Ahhh...the old quantity versus quality question. Yes, my friend, in the brave world of the future that we are all currently trapped in, the digital versus printed comics question is rapidly becoming the "Coke vs Pepsi" of the nerd world. Truth be told, there is no true, one-size-fits all answer. The comic book nerd is as unique an animal as, well, any other animal.
My personal choice is print, because I am an old, old nerd. The feel, the smell, THE HUNT, the owning, the keeping, the organizing...
Hmmm...? Oh, yes, sorry, I was missing in action for a moment. Where was I? Oh, yes, digital versus printed comics. It is true that digital copies of the latest comics are much cheaper than the print version, and therefore a greater quantity of the images and stories that we all love can be had for the same coin as the printed version, plus all one has to do to acquire their new precious is to click the mouse a few times and there it is, in all its four-color glory.
Those facts alone gives digital a strong lead in the race to the future, not to mention the ease of storage for the digital comic book. Oy vey, every time I move a long box it makes me wish I'd collected stamps...
But if you stop to think about it, what are you really buying when you download a digital comic book? They're just pixels on a screen. There is nothing to them, no sense of permanence or reality. I've read Action Comics in reprints and digital form, and it was neat, but the one time that I was actually able to hold an original first print of the venerable book in my hand...*shiver*... I knew that I was touching the past itself.

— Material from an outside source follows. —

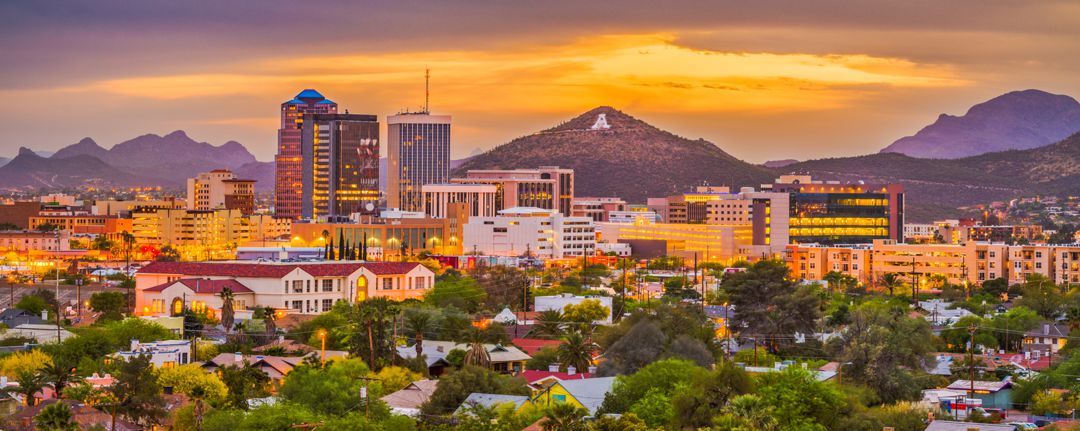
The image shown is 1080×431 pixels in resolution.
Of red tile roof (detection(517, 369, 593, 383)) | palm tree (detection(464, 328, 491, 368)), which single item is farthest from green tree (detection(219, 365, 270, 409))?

I knew that somewhere, in the summer of 1938, a human being, most likely a pre-teen boy, picked up this book and made the decision to buy it. They had many choices that day, they could have gone to a movie or bought an ice-cream cone. But instead they chose to lay down a shiny dime, and walk away with the beginning of a true American legend stuck in his back pocket (the book had a faint crease right down its middle; I shuddered at the image that it provoked in my mind). Then, over the decades, the book sat somewhere, it was a little beat up, probably a Very Good copy at best, it may have been on a shelf in a closet somewhere, or stuffed under a mattress next to a purloined copy of Playboy (also a valuable collectible, in it's own right).
A question of lineage that can never be answered comes with the purchase of the book, a sense that a life was lived, a first kiss, a first sweaty grope in the back of a '57 Chevy, love, marriage, children... And, eventually, the passing on of a beloved magazine to someone else, maybe a son or daughter, maybe to some guy on the other side of a retail counter, all of these things are in the background when one holds a real, physical copy of this...this beloved thing.
But its cheaper to 'buy' a digital copy, it's cheaper, it's easier to do and it takes nothing to store it. I feel a real sense of loss that that is a true statement.